- _PAGE_
The bishop Maranʿemmeh of Beth Daron was present at the consecration of the patriarch Makkikha II in 1257.

The bishop Maranʿemmeh 'of Badhial', probably the same man, was present at the consecration of the patriarch Denha I in 1265.

The bishop Sliba-zkha of Beth Daron was present at the consecration of the patriarch Yahballaha III in 1281.

The bishop Isaac of Beth Daron was present at the consecration of the patriarch Timothy II in 1318.

=== Qasr and Nahrawan ===
The diocese of Qasr is first mentioned in connection with an incident that took place in the reign of Sliba-zkha (714–28), when the caliph ʿAbd al-Malik visited 'the church of the throne that is called the "White Fortress" (al-qasr al-abyad)'.

The future patriarch Ishoʿyahb IV (1020–5) was consecrated bishop of Qasr and Nahrawan during the reign of the patriarch ʿAbdishoʿ I (963–86) and remained its bishop until he was elected patriarch in 1020. He wrote an account of an incident that took place at Qasr in ʿAbdishoʿ's reign, during an inundation of the Tigris, which was later quoted at length by the historian Mari.

Yohannan Abu Nasr Ibn al-Targhal, a scribe in the Greek palace, was consecrated bishop of 'al-Qasr and al-Nahrawan' by the patriarch Eliya I in al-Madaʿin immediately after his consecration in 1028. He was appointed patriarch in 1049.

Naʿaman Ibn Saʿada was consecrated bishop of 'al-Qasr' at an unknown date during the reign of the patriarch ʿAbdishoʿ II (1074–90).

The bishop Yohannan of Qasr and Nahrawan was present at the consecration of the patriarch Eliya II in 1111.

=== Nifr, Nil and al-Nuʿmaniya ===
The bishop Eliya of al-Nuʿmaniya guarded the patriarchal throne after the death of the patriarch Yohannan V in 1011, as the diocese of Kashkar was vacant at the time.

An unnamed bishop of Nil was present at the consecration of the patriarch Eliya I in 1028.

The bishop Mari 'of Nifr and al-Nil' was present at the consecration of the patriarch ʿAbdishoʿ II in 1074. He died about three months afterwards, and was replaced as bishop of Nil by Sargis, "a disciple of the patriarchal cell". At the same time ʿAbdishoʿ II consecrated the bishop Nestorius of al-Nuʿmaniya metropolitan of 'Brah' (possibly Bardaʿa), and placed the diocese of al-Nuʿmaniya under the authority of Sargis.

The bishop Sargis of 'al-Nil and al-Nuʿmaniya', probably the same man, was present at the consecration of the patriarch Makkikha I in 1092.

=== Beth Waziq ===
The monks Elishaʿ and Giwargis of the monastery of Beth ʿAbe became bishops 'of Khanishabur, that is Beth Waziq', at unknown dates in the second half of the eighth or the first half of the ninth century.

An unnamed bishop of Beth Waziq (al-Bawazikh) was present at the consecration of the patriarch Eliya I in 1028.

- _RAW DATA_
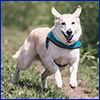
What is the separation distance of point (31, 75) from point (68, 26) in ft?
7.29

- _GOAL OF THE EXERCISE_
Transcribe the part of the bishops text that starts with the words containing "Yohannan Abu Nasr" and ends with "ʿAbdishoʿ II (1074–90).". The material has no connection to the text on East Syriac bishops.

- _EXERCISE RESULT_
Yohannan Abu Nasr Ibn al-Targhal, a scribe in the Greek palace, was consecrated bishop of 'al-Qasr and al-Nahrawan' by the patriarch Eliya I in al-Madaʿin immediately after his consecration in 1028. He was appointed patriarch in 1049.

Naʿaman Ibn Saʿada was consecrated bishop of 'al-Qasr' at an unknown date during the reign of the patriarch ʿAbdishoʿ II (1074–90).